• [Directions]: Take the entries below and retype them word for word, excluding the images.

=======

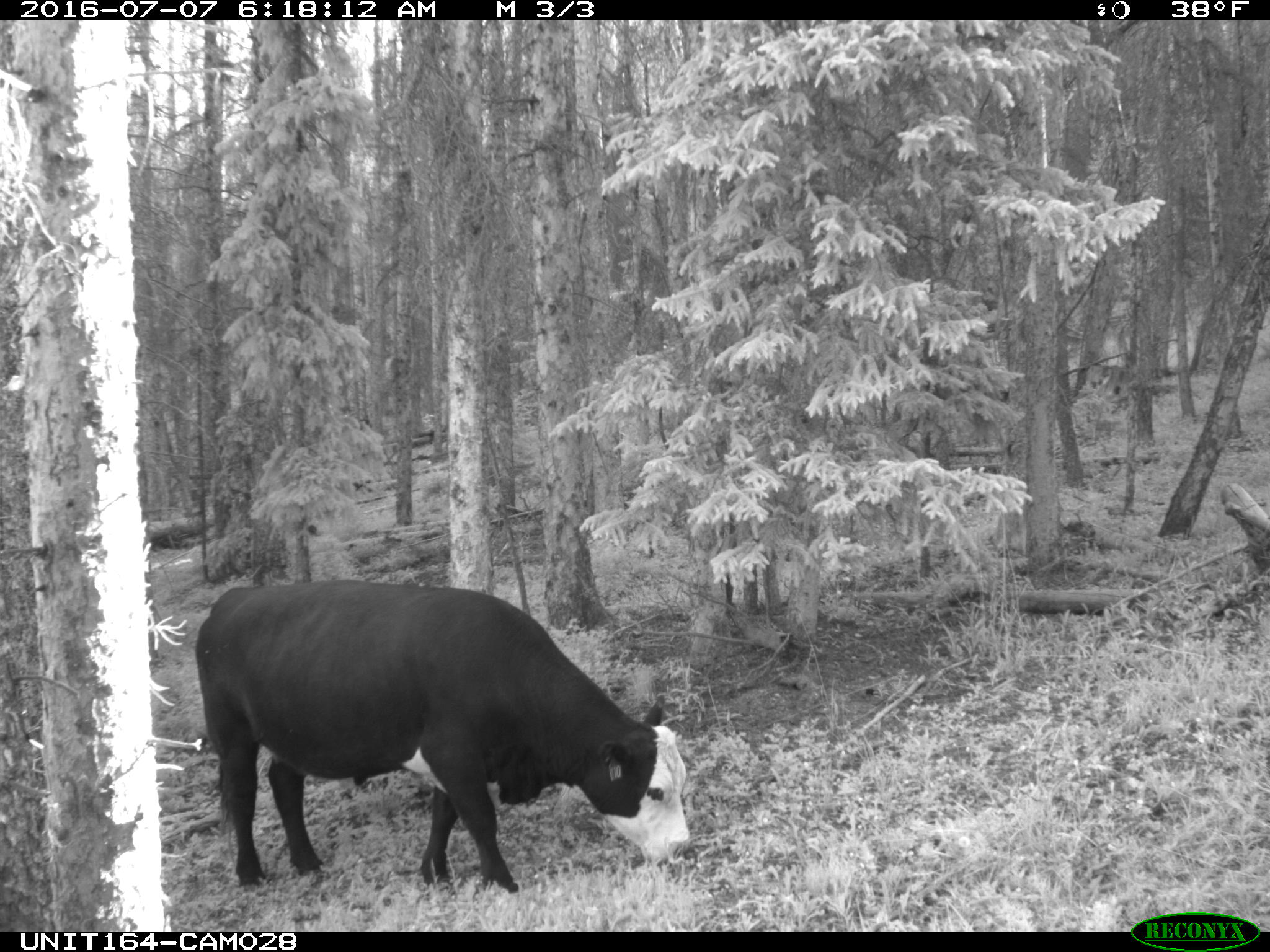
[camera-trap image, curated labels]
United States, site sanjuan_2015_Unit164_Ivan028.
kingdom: Animalia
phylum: Chordata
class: Mammalia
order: Artiodactyla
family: Bovidae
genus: Bos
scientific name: Bos taurus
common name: domestic cow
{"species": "Bos taurus (domestic cow)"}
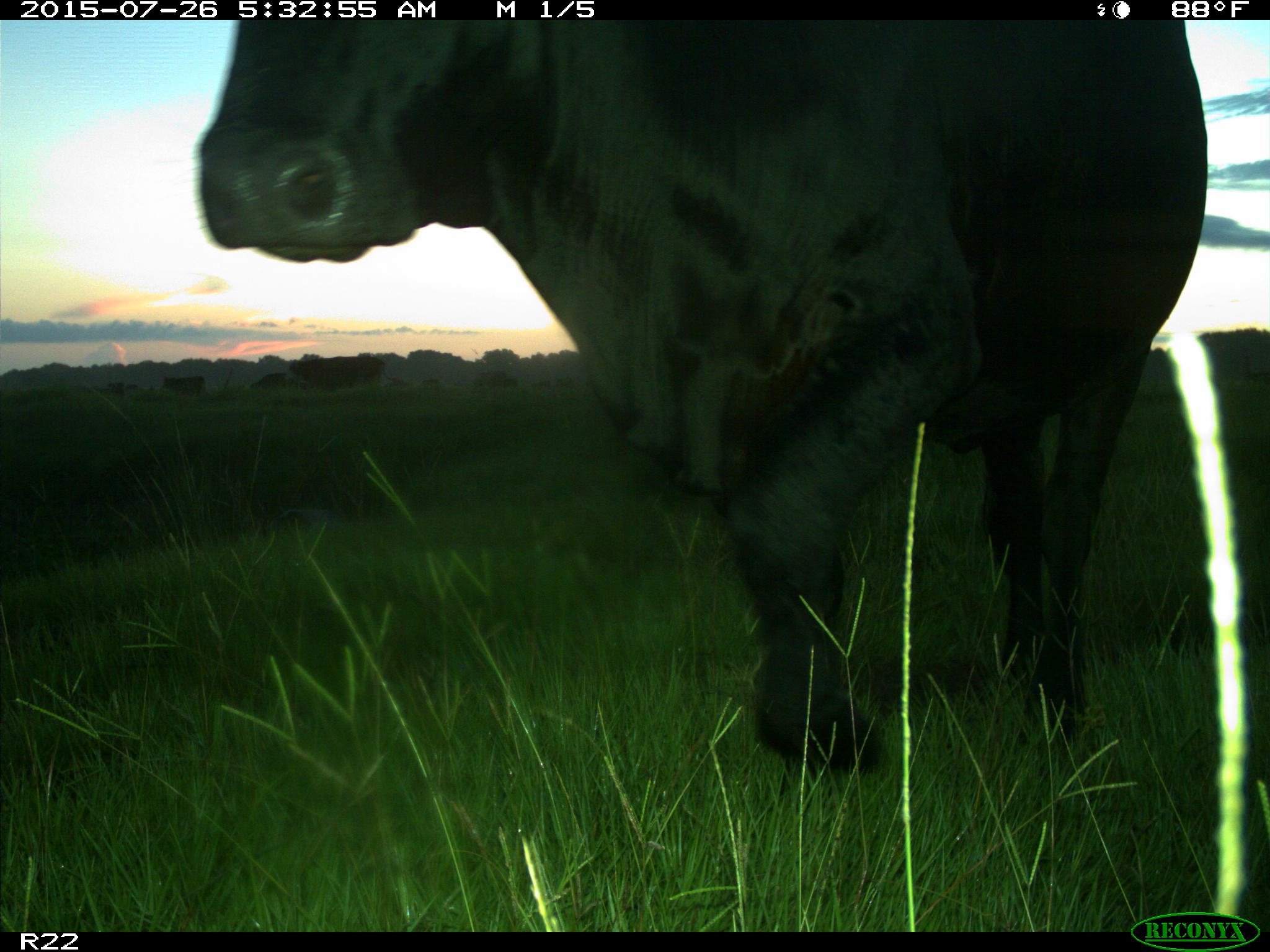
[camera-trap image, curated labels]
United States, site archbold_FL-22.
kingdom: Animalia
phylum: Chordata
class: Mammalia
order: Artiodactyla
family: Bovidae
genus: Bos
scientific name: Bos taurus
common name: domestic cow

=======

• [Answer area]:
[camera-trap image, curated labels]
United States, site sanjuan_2015_Unit164_Ivan028.
kingdom: Animalia
phylum: Chordata
class: Mammalia
order: Artiodactyla
family: Bovidae
genus: Bos
scientific name: Bos taurus
common name: domestic cow
{"species": "Bos taurus (domestic cow)"}
[camera-trap image, curated labels]
United States, site archbold_FL-22.
kingdom: Animalia
phylum: Chordata
class: Mammalia
order: Artiodactyla
family: Bovidae
genus: Bos
scientific name: Bos taurus
common name: domestic cow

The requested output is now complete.